Como es natural, un conocimiento tan completo de la ciencia del baile, unido a la conciencia de su superioridad, daban al Carnicerín admirable aplomo. Era él quien se dejaba conquistar indolentemente por la Justa, que estaba frenética. Al bailar se le echaba encima, sus ojos brillaban y le temblaban las alas de la nariz; parecía que le quería sujetar, tragar, devorar. No separaba la vista de él, y si le veía con otra mujer se alteraba su rostro rápidamente.
Una de las tardes, el Carnicerín hablaba con un amigo suyo. Manuel se acercó a oír la conversación.
-¿Es aquélla? -le preguntaba el amigo.
-Sí.
-Gachó, cómo está de colá contigo.
Y el Carnicerín, con sonrisa petulante, añadió:
-La tengo chalá.
Manuel, en aquel momento, le hubiera arrancado el corazón.
La decepción amorosa hizo que Manuel pensara en abandonar la casa del señor Custodio.

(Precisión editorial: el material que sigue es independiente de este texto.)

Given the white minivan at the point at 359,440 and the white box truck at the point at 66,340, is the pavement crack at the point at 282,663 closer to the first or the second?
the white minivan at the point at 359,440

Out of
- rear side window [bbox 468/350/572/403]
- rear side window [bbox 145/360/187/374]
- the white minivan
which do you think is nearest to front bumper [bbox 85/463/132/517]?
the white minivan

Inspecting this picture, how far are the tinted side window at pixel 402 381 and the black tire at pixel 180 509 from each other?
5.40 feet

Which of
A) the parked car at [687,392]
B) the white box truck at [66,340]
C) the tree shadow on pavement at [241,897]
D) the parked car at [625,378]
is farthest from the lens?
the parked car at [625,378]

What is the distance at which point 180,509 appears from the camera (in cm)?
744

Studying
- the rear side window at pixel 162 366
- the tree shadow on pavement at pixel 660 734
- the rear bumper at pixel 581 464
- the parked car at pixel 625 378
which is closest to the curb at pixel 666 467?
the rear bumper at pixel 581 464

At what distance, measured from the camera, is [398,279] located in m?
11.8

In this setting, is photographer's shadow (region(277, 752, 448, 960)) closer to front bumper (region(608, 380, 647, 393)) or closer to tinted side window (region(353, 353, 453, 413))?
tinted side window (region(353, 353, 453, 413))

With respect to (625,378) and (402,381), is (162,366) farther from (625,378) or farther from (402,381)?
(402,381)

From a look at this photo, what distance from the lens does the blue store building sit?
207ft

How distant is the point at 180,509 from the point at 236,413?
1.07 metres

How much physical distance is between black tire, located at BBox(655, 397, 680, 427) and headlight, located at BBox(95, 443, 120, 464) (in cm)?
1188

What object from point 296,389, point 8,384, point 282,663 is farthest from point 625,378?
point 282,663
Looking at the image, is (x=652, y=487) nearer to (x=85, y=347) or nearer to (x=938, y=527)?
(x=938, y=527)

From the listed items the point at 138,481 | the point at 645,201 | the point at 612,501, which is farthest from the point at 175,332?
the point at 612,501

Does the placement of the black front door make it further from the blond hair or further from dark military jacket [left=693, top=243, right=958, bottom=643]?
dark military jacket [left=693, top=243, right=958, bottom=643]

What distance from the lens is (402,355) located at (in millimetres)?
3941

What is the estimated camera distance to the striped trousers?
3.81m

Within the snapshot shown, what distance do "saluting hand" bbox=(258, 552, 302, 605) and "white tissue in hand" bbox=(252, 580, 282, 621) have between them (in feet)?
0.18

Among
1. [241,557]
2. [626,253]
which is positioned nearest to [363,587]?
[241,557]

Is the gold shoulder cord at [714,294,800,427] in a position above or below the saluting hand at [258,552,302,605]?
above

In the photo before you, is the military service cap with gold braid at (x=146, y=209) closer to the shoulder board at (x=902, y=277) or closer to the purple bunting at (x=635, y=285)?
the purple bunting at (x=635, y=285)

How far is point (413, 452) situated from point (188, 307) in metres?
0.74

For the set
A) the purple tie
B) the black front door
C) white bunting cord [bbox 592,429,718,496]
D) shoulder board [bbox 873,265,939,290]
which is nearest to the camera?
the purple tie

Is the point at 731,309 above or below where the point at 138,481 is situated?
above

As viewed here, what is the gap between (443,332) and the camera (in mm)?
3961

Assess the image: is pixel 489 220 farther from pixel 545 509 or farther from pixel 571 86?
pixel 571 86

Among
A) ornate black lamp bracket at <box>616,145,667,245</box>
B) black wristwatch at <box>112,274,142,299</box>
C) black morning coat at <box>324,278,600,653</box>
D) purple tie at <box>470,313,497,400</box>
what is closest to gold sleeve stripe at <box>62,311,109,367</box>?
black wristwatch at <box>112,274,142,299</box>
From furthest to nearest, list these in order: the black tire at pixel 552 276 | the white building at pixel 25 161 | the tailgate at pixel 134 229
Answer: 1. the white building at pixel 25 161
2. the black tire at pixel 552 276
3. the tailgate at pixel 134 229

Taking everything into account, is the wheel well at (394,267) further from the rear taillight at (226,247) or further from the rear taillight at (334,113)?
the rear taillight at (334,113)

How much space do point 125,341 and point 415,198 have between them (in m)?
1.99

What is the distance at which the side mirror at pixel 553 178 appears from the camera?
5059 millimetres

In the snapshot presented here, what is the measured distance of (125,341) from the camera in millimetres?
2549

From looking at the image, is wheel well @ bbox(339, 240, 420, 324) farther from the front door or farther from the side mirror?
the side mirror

Un día se encontró cerca del Puente de Segovia con el Bizco y otro golfo que le acompañaba.
Iban los dos desharrapados; el Bizco tenía el aspecto más ceñudo y brutal que nunca; llevaba una chaqueta vieja, por entre cuyos agujeros se veía la piel negruzca; los dos marchaban, según le dijeron, al cruce del camino de Aravaca con la carretera de Extremadura, a un rincón que llamaban el Confesonario. Allí pensaban reunirse con el Cura y el Hospiciano para asaltar una casa.
-Anda, ¿vienes? -le dijo irónicamente el Bizco.
-Yo, no.
-¿Dónde estás ahora?
-En una casa... trabajando.
-¡Valiente panoli! Anda, vente con nosotros.
-No, no puede ser... Oye, ¿y Vidal? ¿No le has vuelto a ver?
El rostro del Bizco quedó más ceñudo.
Ya me las pagará ese charrán. No se escapa sin que yo le pinte un chirlo en la cara... Pero ¿vienes o no?
-No.
Las ideas del señor Custodio habían influido en Manuel fuertemente; pero como, a pesar de esto, sus. instintos aventureros le persistían, pensaba marcharse a América, en hacerse marinero, en alguna cosa por el estilo.